It will be approx 7 foot 6 inches long and 27/28 inches wide. I want to keep as much storage space underneath it as possible but am concerned that it might 'bounce' at that length. Do you think it needs a set of legs in the middle ?
 
It's laminated, and four inches thick. I don't think it'll go far - in any case, your morticing and heavy work is done over a leg anyway, not in the centre where any bounce would show.
 
I've just made a bed that is easily mistaken for a workbench (wonder what will happen to it when its no longer required :wink: ), its nearly 7' long with about 4 1/2' gap between the legs (legs are 5 1/2"x3 1/2" approx) and with a 11" deep apron - no top obviously (its a bed! honest..). If I put a 3 1/2" thick top on it and attached it to the apron properly I would imagine it would only 'bounce' if I was morticing with a very large club or sledge hammer.
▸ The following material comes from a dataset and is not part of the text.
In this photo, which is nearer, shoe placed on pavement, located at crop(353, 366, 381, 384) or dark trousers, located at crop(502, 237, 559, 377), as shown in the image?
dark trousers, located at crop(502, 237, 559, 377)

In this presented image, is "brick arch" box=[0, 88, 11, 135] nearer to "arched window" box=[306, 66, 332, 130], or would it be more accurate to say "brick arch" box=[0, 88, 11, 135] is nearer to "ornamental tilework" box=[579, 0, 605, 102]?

Don't forget that once the top is attached to the apron you are forming a right angle of quite thick timber that will be very strong, admittedly the further from the front of the bench the weaker it is but who mortices big lumps of timber whilst reaching right towards the middle of the bench?

FWIW
 
It won't bounce but the closer to the legs the "deader" it is when you come to hammering (nailing, morticing, carving etc) so extra legs in the middle could be good (but not essential).

PS one good reason for not having a top layer (ply, mdf etc) is that this introduces a bit of a bounce when hammering. Solid timber best.
 
Hello Graham,

No need for extra legs, even if the top is 4 x 2 on the flat. Add some cross members if you want to reduce any potential bounce.